Now, I'm not sure I can do that neatly. I might cut a square of styrene, drill an eliptical hole in that and glue that to the roof. That will give me something solid to glue to the chimney.
Henry
COB Potomac & Northern
Shenandoah Valley
To get the exhaust stacks perpendicular to the ground, rather than to the sloped roof, a useful tool is a carpenter's variable-angle square
To position mine on my Korber roundhouse, I drilled up, through the opening in the top of the smoke-collector hoods, then used the variable square to set the stacks plumb to the ground...
Wayne
I guess I better take my own advice from another thread and read the manual
I'll get back to you on this, and maybe take some pictures.
BigDaddyI could oval out the holes for the pipe so the cones would mount perpendicular to the roof but the pipe would sit vertically.
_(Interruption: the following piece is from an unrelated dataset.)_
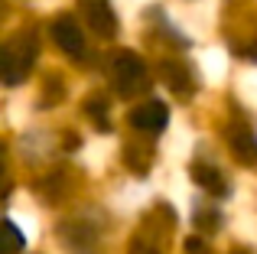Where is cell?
Here are the masks:
<instances>
[{"label": "cell", "mask_w": 257, "mask_h": 254, "mask_svg": "<svg viewBox=\"0 0 257 254\" xmlns=\"http://www.w3.org/2000/svg\"><path fill=\"white\" fill-rule=\"evenodd\" d=\"M52 39H56V46L62 52H69V56H85V36H82V26H78V20L72 17V13H62V17L52 20Z\"/></svg>", "instance_id": "cell-3"}, {"label": "cell", "mask_w": 257, "mask_h": 254, "mask_svg": "<svg viewBox=\"0 0 257 254\" xmlns=\"http://www.w3.org/2000/svg\"><path fill=\"white\" fill-rule=\"evenodd\" d=\"M234 254H244V251H234Z\"/></svg>", "instance_id": "cell-14"}, {"label": "cell", "mask_w": 257, "mask_h": 254, "mask_svg": "<svg viewBox=\"0 0 257 254\" xmlns=\"http://www.w3.org/2000/svg\"><path fill=\"white\" fill-rule=\"evenodd\" d=\"M82 7H85L88 26H91L98 36H114V33H117V17H114L107 0H82Z\"/></svg>", "instance_id": "cell-7"}, {"label": "cell", "mask_w": 257, "mask_h": 254, "mask_svg": "<svg viewBox=\"0 0 257 254\" xmlns=\"http://www.w3.org/2000/svg\"><path fill=\"white\" fill-rule=\"evenodd\" d=\"M228 150H231L234 160H241V163H247V166H257V137H254L251 127L234 124L231 131H228Z\"/></svg>", "instance_id": "cell-6"}, {"label": "cell", "mask_w": 257, "mask_h": 254, "mask_svg": "<svg viewBox=\"0 0 257 254\" xmlns=\"http://www.w3.org/2000/svg\"><path fill=\"white\" fill-rule=\"evenodd\" d=\"M111 82L117 95L131 98V95H140V91L150 88V72H147L144 59L137 52H117L111 62Z\"/></svg>", "instance_id": "cell-2"}, {"label": "cell", "mask_w": 257, "mask_h": 254, "mask_svg": "<svg viewBox=\"0 0 257 254\" xmlns=\"http://www.w3.org/2000/svg\"><path fill=\"white\" fill-rule=\"evenodd\" d=\"M33 62H36V36L33 33H17L7 39L4 52H0V75L7 85H20L30 75Z\"/></svg>", "instance_id": "cell-1"}, {"label": "cell", "mask_w": 257, "mask_h": 254, "mask_svg": "<svg viewBox=\"0 0 257 254\" xmlns=\"http://www.w3.org/2000/svg\"><path fill=\"white\" fill-rule=\"evenodd\" d=\"M85 111L91 114V121H94L98 131H111V124H107V101H104V98H88Z\"/></svg>", "instance_id": "cell-11"}, {"label": "cell", "mask_w": 257, "mask_h": 254, "mask_svg": "<svg viewBox=\"0 0 257 254\" xmlns=\"http://www.w3.org/2000/svg\"><path fill=\"white\" fill-rule=\"evenodd\" d=\"M4 235H7L4 254H20V251L26 248V238H23V231L17 228V222H13V218H7V222H4Z\"/></svg>", "instance_id": "cell-10"}, {"label": "cell", "mask_w": 257, "mask_h": 254, "mask_svg": "<svg viewBox=\"0 0 257 254\" xmlns=\"http://www.w3.org/2000/svg\"><path fill=\"white\" fill-rule=\"evenodd\" d=\"M157 72H160V78H163V82L170 85L179 98H189V95H192L195 82H192V75H189V69L182 62H160Z\"/></svg>", "instance_id": "cell-8"}, {"label": "cell", "mask_w": 257, "mask_h": 254, "mask_svg": "<svg viewBox=\"0 0 257 254\" xmlns=\"http://www.w3.org/2000/svg\"><path fill=\"white\" fill-rule=\"evenodd\" d=\"M59 238L72 254H98V231L88 222H65L59 228Z\"/></svg>", "instance_id": "cell-5"}, {"label": "cell", "mask_w": 257, "mask_h": 254, "mask_svg": "<svg viewBox=\"0 0 257 254\" xmlns=\"http://www.w3.org/2000/svg\"><path fill=\"white\" fill-rule=\"evenodd\" d=\"M166 124H170V108L163 101H157V98H150V101L137 104L131 111V127H137L144 134H160Z\"/></svg>", "instance_id": "cell-4"}, {"label": "cell", "mask_w": 257, "mask_h": 254, "mask_svg": "<svg viewBox=\"0 0 257 254\" xmlns=\"http://www.w3.org/2000/svg\"><path fill=\"white\" fill-rule=\"evenodd\" d=\"M192 179L208 192V196H218V199H225V196H228V183H225V176H221L215 166L192 163Z\"/></svg>", "instance_id": "cell-9"}, {"label": "cell", "mask_w": 257, "mask_h": 254, "mask_svg": "<svg viewBox=\"0 0 257 254\" xmlns=\"http://www.w3.org/2000/svg\"><path fill=\"white\" fill-rule=\"evenodd\" d=\"M131 254H157V251H153V248H147L144 241H137V244H134V251H131Z\"/></svg>", "instance_id": "cell-13"}, {"label": "cell", "mask_w": 257, "mask_h": 254, "mask_svg": "<svg viewBox=\"0 0 257 254\" xmlns=\"http://www.w3.org/2000/svg\"><path fill=\"white\" fill-rule=\"evenodd\" d=\"M218 222H221L218 212H195V225H199V231H218Z\"/></svg>", "instance_id": "cell-12"}]
</instances>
Still might look a little weird and the pipes may be unstable
Ed's drawings gives good information.
For the prototype, the hole would be cut so the pipe goes through vertical, and then the "boot" (the cone thingy) would go over it, and that would be fastened to the roof.
Those boots, commercially, can be bought to fit the pitch of the roof. As a model, you'll probably have to fashion the bottom of the boot to fit the roof pitch, and glue a flat square peice of thin styrene to the bottom of the boot, as the flashing.
You would run the shingles up to the stack, then install the boot, with the base you added, over the top of the shingles. As you run the shingles around the stack, the shingles "up hill" from the stack, would cover the boot base, as that boot, and the flat piece you added, is the flashing.
That would follow the way the prototype would be done.
Regardless how you do it, or add the flashing, the flashing down hill from the stack would go over the shingles, and on the up hill side, the shingles go over the flashing.
Yea, I know, I hope I explained it so you get it.
Any decent pictures I can find that show what I explained, are all under copyright.
Mike.
My You Tube
Hi, Henry
What I'm missing is — what does the opening in your roof look like?
I imagine that If I were doing the same project I would assemble the complete smokejack, make a block of wood to the exact interior height that I want the bottom of the funnel to maintain, which would keep it parallel to the floor as the cement sets.
Then the round stack would protrude through your roof opening and you could cement this in place, before shingles are applied.
Once the cement sets, I would form flashing from styrene or brass shim stock and apply it like real flashing would be applied.
Then bring the shingles up to the flashing. The trailing (downside) of the flashing would overlap the shingles.
Roundhouse by Edmund, on Flickr
Roundhouse-jack by Edmund, on Flickr
Does that help or confuse the issue?
Cheers, Ed
As I slowly apply the roof shingles, I have given some thought to the smoke vents. There are 3, one for each stall and there are several styrenbe parts to each vent.
Imagine upside down cone that supports a pipe and on top the pipe is a top and a little cap above that. The pipe extends through the cone and down into the roof and there is a little nubbin that glues onto the bottom. Straight forward, except...
My problem is if I assemble it as it is molded it is going to be perpendicular to the sloping roof and the pipes will be a strange angle and not vertical.